ТРАНСКРИПЦИОННЫЙ ФАКТОР МОЛОДОСТИ
ГОМЕОБОКСНЫЙ ФАКТОР ТРАНСКРИПЦИИ NANOG FLJ12581
Цитогенетическое местоположение: 12p13.31.
Геномные координаты (GRCh38): 12:7,789,402-7,799,146.
Плюрипотентность - это свойство клеток дифференцироваться в производные всех трех первичных зародышевых листков: эктодермы, энтодермы и мезодермы, а также образовывать во время эмбрионального развития клетки-предшественники функциональных гамет. Плюрипотентными являются клетки внутренней клеточной массы (ВКМ) и эпи-бласта предымплантационных эмбрионов млекопитающих.

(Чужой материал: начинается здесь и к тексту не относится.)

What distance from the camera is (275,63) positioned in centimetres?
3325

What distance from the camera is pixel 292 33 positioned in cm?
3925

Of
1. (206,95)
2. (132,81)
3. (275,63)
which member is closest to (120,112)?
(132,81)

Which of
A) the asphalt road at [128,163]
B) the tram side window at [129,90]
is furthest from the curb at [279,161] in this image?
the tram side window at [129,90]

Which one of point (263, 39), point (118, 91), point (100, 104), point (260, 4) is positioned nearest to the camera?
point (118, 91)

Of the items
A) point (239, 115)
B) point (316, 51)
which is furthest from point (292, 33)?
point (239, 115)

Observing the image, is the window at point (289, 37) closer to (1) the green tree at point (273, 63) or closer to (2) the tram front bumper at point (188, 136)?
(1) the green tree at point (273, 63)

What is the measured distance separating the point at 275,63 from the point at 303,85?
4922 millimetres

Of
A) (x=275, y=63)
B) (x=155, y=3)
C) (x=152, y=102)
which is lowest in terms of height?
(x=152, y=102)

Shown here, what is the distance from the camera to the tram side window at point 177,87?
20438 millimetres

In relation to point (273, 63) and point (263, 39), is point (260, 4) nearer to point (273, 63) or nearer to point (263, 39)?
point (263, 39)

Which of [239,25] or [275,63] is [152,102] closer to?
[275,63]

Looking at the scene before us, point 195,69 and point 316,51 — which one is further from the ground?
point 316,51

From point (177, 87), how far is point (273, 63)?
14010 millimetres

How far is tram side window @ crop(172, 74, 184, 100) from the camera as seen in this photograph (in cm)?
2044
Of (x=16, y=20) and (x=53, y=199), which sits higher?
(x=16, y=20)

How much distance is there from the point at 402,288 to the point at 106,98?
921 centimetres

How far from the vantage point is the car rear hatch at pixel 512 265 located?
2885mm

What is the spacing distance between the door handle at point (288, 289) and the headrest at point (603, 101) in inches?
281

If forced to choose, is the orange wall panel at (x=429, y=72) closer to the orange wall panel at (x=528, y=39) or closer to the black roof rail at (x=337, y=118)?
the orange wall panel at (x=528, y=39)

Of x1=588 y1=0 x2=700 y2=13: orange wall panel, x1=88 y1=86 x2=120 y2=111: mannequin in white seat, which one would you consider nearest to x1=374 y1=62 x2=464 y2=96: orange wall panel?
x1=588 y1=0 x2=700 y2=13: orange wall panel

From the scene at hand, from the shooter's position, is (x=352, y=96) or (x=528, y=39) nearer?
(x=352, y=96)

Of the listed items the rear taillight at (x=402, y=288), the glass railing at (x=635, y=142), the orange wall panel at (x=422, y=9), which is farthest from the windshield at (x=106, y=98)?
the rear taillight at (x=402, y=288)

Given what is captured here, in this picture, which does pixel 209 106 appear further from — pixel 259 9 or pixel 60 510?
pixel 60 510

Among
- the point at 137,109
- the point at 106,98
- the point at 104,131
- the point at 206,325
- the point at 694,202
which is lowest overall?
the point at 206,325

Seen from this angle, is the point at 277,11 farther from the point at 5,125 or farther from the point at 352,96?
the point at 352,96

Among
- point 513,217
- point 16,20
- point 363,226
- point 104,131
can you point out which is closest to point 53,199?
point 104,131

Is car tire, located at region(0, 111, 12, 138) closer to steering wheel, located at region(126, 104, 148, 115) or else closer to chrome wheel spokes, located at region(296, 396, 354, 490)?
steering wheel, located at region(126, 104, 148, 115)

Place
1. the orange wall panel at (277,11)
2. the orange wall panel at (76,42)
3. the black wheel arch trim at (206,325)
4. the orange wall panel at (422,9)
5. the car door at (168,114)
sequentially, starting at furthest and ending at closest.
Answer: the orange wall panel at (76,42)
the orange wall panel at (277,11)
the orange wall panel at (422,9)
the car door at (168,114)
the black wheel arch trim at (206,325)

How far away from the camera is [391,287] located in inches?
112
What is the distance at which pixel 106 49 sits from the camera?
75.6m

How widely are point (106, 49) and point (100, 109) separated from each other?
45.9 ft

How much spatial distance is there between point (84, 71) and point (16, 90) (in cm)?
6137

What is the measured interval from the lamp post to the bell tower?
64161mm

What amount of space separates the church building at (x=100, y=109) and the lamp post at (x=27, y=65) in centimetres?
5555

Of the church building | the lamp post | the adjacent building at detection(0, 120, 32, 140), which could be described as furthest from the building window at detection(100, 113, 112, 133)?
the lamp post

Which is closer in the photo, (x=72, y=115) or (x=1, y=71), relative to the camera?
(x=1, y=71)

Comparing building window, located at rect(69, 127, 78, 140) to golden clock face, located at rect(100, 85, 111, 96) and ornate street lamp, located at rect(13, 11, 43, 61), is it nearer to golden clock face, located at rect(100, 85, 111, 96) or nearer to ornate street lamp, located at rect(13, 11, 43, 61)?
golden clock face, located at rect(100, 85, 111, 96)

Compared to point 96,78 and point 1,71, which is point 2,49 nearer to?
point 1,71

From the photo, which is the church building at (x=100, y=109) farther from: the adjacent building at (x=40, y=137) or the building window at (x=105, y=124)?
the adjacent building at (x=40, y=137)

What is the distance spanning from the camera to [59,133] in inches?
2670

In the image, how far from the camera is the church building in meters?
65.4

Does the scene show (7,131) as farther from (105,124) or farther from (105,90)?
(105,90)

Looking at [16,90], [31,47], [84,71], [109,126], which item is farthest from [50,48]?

В онтогенезе из плюрипотентных клеток формируется взрослый организм.
Эмбриональные стволовые клетки (ES), полученные из внутренней клеточной массы (ICM) бластоцист, растут бесконечно, сохраняя плюрипотентность. Lif (159540) может поддерживать самообновление ES-клеток мыши посредством активации Stat3 (102582), но не требуется для поддержания ICM и человеческих ES-клеток. В поисках критического фактора (факторов), лежащего в основе плюрипотентности как ICM, так и ES-клеток, Mitsui et al. (2003) провели дифференциальный анализ in silico и идентифицировали несколько генов, специфически экспрессируемых в ES-клетках мыши и предимплантационных эмбрионах. Один из них, кодирующий гомеопротеин, который авторы назвали Nanog (от "Тир На Ног", мифологической кельтской страны вечно молодых), был способен поддерживать самообновление клеток ES независимо от Lif/Stat3. кДНК мыши Nanog содержит открытую рамку считывания, кодирующую полипептид из 305 аминокислот, и имеет длинную нетранслируемую область из 3 простых элементов, содержащую повторяющийся элемент B2. Предсказанный белок Nanog содержит гомеобоксный домен, который наиболее похож на домены семейства генов Nk2 (см. 606727). Человеческий белок Nanog (FLJ12581) на 52% идентичен мышиному белку по общей аминокислотной структуре и на 85% идентичен по гомеодомену. Как человеческий, так и мышиный Nanog содержат богатые trp повторы, в которых trp-x-x-x повторяется 8 и 10 раз соответственно. Человеческий Nanog содержит повторяющийся элемент Alu в 3-простой непереведенной области. Поиск в базе данных EST выявил клоны, соответствующие человеческому Nanog, в библиотеках клеток тератокарциномы человека NT2, опухолей половых клеток и яичек, костного мозга и других опухолей. В библиотеках из нормальных соматических тканей не было обнаружено клонов EST.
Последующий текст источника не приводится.